In this clear situation, there is no evidence of any special authority of the attorney to bind the client in a settlement of his claim, except for the fact that the attorney allegedly purported to do so. OCGA 15-19-5 (Code Ann. 9-605) provides: "Attorneys have authority to bind their clients in any action or proceeding by any agreement in relation to the cause, made in writing, and by signing judgments, entering appeals, and entering such matters, when permissible, on the dockets of the court. Attorneys who are otherwise authorized by law to take affidavits and administer oaths shall not be disqualified to take affidavits required of their clients in any matter or proceeding of any nature whatsoever." That code section does not expressly grant attorneys the right to compromise the claim or defense absent special authority in writing. We cannot infer that it impliedly grants such power to the attorney because OCGA 15-19-6 (Code Ann. 9-606) provides: "Without special authority, attorneys cannot receive anything in discharge of a client's claim but the full amount in cash." Moreover, Rule 39 of the superior courts, which was codified in the 1933 Georgia Code as 24-3339 but was not codified in the 1981 code, provides: "No consent or agreement between attorneys or parties will be enforced by the court, unless it be in writing, and signed by the parties to the consent, where such consent or agreement is denied by the opposite party."
Obviously, a client may give specific authority to settle or may ratify the actions of his attorney, and whether he does so may be a question of fact; but it is not even claimed by Equitable that Johnson did so. The quoted code sections and rule make it clear that while the attorney has authority to do many things by virtue of his general retention, he may not compromise the client's claim unless the same is specially authorized in writing or ratified ( Westwood Place v. Green, 153 Ga. App. 595, 596 (2) (266 SE2d 242)) or unless the doctrine of estoppel, or some other special equity, intervenes. Gen. Communications Svc. v. Ga. Public Svc. Comm., 244 Ga. 855 (262 SE2d 96), affirmed 149 Ga. App. 466 (254 SE2d 710). There is no special equity in this case. The appellant was not entitled to rely upon the agreement of counsel compromising the appellee's claim not under special authority in writing. There is nothing revolutionary in this rule; it is the common practice that attorneys entertain settlements subject to the client's approval. The client retains the attorney in a general retention to do all things necessary to pursue or defend his claim; but he does not, by general retention of the attorney's services, give his claim to the attorney to dispose of at the attorney's discretion, absent special authority so stating. There was no binding settlement in this case as a matter of law.

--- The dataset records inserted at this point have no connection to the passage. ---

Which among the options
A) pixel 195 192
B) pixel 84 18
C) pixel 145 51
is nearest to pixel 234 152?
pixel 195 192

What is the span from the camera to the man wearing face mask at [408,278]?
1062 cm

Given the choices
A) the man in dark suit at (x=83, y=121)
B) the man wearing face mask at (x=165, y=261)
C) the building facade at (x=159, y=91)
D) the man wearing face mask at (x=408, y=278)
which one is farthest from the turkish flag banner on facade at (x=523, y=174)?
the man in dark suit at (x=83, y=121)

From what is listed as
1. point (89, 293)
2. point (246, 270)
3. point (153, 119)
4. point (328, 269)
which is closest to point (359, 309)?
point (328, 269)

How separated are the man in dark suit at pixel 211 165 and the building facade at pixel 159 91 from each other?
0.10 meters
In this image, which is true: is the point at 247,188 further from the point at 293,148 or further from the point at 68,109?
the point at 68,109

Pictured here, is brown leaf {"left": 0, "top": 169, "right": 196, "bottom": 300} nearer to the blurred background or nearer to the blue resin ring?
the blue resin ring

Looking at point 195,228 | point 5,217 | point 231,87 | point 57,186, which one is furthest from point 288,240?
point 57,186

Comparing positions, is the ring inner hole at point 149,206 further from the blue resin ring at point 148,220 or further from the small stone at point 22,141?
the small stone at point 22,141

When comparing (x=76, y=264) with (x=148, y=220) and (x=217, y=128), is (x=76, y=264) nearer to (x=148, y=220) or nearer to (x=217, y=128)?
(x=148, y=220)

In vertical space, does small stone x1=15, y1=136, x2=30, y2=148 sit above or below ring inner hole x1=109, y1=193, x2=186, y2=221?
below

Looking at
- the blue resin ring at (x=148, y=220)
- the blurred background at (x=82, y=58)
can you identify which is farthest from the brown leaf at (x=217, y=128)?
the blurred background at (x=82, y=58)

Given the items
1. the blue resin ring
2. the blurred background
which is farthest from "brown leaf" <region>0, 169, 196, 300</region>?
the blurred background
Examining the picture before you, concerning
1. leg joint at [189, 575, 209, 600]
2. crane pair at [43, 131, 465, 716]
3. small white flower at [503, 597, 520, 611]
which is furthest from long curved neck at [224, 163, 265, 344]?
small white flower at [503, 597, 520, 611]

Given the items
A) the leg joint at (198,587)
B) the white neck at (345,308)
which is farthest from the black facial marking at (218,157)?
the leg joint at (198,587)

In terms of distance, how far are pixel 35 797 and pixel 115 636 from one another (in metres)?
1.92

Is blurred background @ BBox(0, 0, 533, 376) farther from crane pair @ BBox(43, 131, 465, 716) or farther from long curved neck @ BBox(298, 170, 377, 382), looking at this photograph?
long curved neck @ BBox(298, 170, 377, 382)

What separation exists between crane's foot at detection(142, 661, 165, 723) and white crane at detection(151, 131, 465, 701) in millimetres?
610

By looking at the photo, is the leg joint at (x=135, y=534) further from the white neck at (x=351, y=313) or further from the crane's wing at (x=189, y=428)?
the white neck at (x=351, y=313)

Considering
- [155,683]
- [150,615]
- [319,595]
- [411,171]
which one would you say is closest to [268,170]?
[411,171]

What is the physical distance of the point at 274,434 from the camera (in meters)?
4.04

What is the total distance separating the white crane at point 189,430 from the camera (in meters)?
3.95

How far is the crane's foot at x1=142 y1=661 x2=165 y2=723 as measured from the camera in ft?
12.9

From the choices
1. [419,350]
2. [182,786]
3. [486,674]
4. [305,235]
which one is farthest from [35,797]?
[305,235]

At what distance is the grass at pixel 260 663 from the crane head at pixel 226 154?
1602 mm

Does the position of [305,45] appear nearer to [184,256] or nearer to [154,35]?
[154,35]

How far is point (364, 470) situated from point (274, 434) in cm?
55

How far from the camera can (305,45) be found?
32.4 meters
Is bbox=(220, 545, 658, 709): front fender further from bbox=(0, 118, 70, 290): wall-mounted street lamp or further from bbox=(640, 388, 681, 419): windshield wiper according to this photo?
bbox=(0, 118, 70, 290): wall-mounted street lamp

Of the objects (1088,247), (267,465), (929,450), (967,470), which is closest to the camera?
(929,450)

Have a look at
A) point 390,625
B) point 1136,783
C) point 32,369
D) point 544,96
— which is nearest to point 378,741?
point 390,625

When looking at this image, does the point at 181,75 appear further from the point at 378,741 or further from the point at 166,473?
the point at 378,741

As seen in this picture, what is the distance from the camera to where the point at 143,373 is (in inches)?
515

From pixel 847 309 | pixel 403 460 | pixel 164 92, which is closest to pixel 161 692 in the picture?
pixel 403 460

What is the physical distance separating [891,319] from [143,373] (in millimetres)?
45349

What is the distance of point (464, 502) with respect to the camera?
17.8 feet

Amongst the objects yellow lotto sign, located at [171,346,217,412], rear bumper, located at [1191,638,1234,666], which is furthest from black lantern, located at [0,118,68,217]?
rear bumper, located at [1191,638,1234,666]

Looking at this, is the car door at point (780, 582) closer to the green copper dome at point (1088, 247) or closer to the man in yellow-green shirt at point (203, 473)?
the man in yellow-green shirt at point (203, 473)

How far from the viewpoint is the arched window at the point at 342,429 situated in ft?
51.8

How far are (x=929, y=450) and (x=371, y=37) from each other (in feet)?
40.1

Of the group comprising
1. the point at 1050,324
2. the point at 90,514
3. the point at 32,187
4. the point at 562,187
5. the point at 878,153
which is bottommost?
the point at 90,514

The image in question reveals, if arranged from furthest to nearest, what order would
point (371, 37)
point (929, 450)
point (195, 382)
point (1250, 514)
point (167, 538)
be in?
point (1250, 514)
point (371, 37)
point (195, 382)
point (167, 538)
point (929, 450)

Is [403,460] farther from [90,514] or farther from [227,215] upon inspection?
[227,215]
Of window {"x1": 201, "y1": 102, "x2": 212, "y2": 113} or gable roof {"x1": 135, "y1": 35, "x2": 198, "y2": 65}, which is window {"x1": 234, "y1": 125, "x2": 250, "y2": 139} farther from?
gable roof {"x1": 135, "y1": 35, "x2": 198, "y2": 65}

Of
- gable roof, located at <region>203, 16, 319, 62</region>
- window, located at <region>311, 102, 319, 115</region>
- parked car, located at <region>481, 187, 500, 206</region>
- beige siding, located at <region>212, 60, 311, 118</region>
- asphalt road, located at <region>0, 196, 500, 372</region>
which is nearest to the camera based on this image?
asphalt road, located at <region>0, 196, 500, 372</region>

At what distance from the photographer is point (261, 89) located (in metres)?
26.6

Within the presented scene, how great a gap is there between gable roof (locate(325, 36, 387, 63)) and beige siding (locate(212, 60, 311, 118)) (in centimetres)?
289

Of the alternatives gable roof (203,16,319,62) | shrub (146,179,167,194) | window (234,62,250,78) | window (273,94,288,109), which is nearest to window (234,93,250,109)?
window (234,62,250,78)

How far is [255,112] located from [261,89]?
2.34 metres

3. Whether evidence of any purported attempt at settlement in this case is admissible to disprove Equitable's bad faith is a dead issue because we have ruled that Johnson has no bad faith claims. And, as we have ruled that there was no settlement binding Equitable or Johnson to $5,000, if Johnson intends to claim the $930 yet unpaid of the basic $5,000 policy limits, he must prove it as we held in Division 1 hereof. And Equitable is not liable to pay any amounts in excess of $5,000 until Johnson proves his right thereto under Jones, supra. Equitable is not liable for any punitive damages, penalties or attorney fees on account of this matter.
George P. Graves, E. Graydon Shuford, for appellee.
John W. Winborne III, for appellant.